Announcing the Results of the 2024 Competition for Threatened Cuban Scholars in the Humanities

Image: marino.png
Armando Mariño, Luggage, 2003

Last January, we circulated our second call for applications for the Mellon Visiting Fellows for Threatened Cuban Scholars in the Humanities. The purpose of this program is to help artists, writers, academics, and journalists from the island to continue their work in safety. This program will provide a temporary institutional base for scholars who face severe threats on the island because their work has challenged the status quo. These threats include the risk of persecution, incarceration, or banishment due to the scholar’s ideas, public interventions, or participation in peaceful demonstrations.
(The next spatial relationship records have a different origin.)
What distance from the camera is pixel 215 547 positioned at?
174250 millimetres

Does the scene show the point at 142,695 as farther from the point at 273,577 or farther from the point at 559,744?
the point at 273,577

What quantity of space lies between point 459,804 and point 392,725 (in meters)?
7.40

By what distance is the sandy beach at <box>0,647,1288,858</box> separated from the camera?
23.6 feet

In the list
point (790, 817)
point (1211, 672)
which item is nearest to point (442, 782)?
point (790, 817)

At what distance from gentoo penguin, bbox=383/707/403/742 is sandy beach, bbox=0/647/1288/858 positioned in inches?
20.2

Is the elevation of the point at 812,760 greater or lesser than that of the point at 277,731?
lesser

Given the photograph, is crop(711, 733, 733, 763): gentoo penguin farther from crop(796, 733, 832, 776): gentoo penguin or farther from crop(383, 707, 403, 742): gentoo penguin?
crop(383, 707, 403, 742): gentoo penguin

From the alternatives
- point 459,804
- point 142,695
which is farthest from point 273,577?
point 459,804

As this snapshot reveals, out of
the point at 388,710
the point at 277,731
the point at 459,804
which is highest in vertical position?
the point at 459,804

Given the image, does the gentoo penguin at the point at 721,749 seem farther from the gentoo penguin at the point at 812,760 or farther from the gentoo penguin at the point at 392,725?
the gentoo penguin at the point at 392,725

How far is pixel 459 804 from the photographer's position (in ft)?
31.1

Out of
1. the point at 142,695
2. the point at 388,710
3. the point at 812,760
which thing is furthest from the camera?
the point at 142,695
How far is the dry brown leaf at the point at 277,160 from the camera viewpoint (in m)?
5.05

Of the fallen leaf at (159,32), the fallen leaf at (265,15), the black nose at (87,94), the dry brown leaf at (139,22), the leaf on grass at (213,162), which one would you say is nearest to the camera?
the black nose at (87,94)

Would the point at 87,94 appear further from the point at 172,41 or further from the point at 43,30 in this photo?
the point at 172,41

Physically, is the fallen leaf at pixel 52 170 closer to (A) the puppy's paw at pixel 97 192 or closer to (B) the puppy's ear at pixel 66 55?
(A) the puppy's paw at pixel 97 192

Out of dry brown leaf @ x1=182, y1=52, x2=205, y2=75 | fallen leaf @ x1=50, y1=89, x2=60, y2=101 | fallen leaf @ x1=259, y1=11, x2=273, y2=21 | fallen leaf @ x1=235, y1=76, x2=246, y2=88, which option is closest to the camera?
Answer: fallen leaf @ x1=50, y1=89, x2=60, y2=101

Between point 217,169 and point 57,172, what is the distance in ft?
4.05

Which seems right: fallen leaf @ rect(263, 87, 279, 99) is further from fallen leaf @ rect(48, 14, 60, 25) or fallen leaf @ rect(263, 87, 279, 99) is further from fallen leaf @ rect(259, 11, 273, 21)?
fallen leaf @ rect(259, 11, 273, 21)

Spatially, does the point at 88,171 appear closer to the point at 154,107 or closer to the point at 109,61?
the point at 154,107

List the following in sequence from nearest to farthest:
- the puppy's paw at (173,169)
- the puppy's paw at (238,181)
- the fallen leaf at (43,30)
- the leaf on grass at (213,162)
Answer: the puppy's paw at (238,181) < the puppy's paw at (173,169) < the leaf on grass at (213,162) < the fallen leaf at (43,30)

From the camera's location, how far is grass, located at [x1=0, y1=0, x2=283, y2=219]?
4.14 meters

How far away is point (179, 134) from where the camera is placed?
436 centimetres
The following persons were selected to be fellows in residence at CRI for the academic year 2024–25:

  • Carolina Barrero, art historian currently living in Spain, "Chronicles of the Year of the Protests: Testimonies of Cuban Resistance" (journalistic book project about the events of 2021 in Cuba)
  • Celia Irina González, visual artist and anthropologist currently living in Mexico, "Mutating before the Total Caribbean" (ethnographic book project about the artistic practices of Cuban artists who have recently moved to Miami)
  • Camila Lobón, visual artist currently living in the U.S., "The Way of the Virgin" (graphic novel about a Cuban woman who migrated from Chile to the U.S. in 2021)
  • Yoe Suárez, journalist currently living in the U.S., "Christian Ethics vs. Totalitarianism in Cuba" (bibliographic research project)

We look forward to hosting the visits of these fellows between August 2024 and May 2025.